If you’d like to contribute to attrs you’re most welcome and we’ve written a little guide to get you started!

Release Information

18.2.0 (2018-09-01)

Deprecations

  • Comparing subclasses using <, >, <=, and >= is now deprecated. The docs always claimed that instances are only compared if the types are identical, so this is a first step to conform to the docs.

    Equality operators (== and !=) were always strict in this regard. #394

Changes

  • attrs now ships its own PEP 484 type hints. Together with mypy’s attrs plugin, you’ve got all you need for writing statically typed code in both Python 2 and 3!
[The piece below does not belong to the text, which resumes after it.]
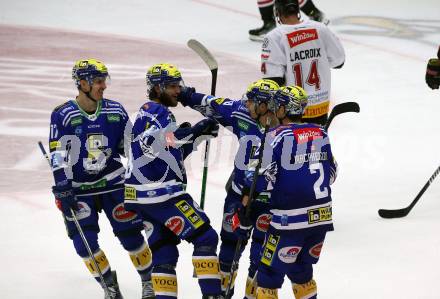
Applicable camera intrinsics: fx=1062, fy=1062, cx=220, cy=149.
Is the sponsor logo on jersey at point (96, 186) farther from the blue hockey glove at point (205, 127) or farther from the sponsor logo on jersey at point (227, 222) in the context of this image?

    At that occasion, we’ve also added narrative docs about type annotations in attrs. #238

  • Added kw_only arguments to attr.ib and attr.s, and a corresponding kw_only attribute to attr.Attribute. This change makes it possible to have a generated __init__ with keyword-only arguments on Python 3, relaxing the required ordering of default and non-default valued attributes. #281, #411

  • The test suite now runs with hypothesis.HealthCheck.too_slow disabled to prevent CI breakage on slower computers. #364, #396

  • attr.validators.in_() now raises a ValueError with a useful message even if the options are a string and the value is not a string. #383

  • attr.asdict() now properly handles deeply nested lists and dictionaries. #395

  • Added attr.converters.default_if_none() that allows to replace None values in attributes. For example attr.ib(converter=default_if_none("")) replaces None by empty strings. #400, #414

  • Fixed a reference leak where the original class would remain live after being replaced when slots=True is set. #407

  • Slotted classes can now be made weakly referenceable by passing @attr.s(weakref_slot=True). #420

  • Added cache_hash option to @attr.s which causes the hash code to be computed once and stored on the object. #425

  • Attributes can be named property and itemgetter now. #430

  • It is now possible to override a base class’ class variable using only class annotations. #431

Full changelog.

Credits

attrs is written and maintained by Hynek Schlawack.

The development is kindly supported by Variomedia AG.

A full list of contributors can be found in GitHub’s overview.

It’s the spiritual successor of characteristic and aspires to fix some of it clunkiness and unfortunate decisions. Both were inspired by Twisted’s FancyEqMixin but both are implemented using class decorators because subclassing is bad for you, m’kay?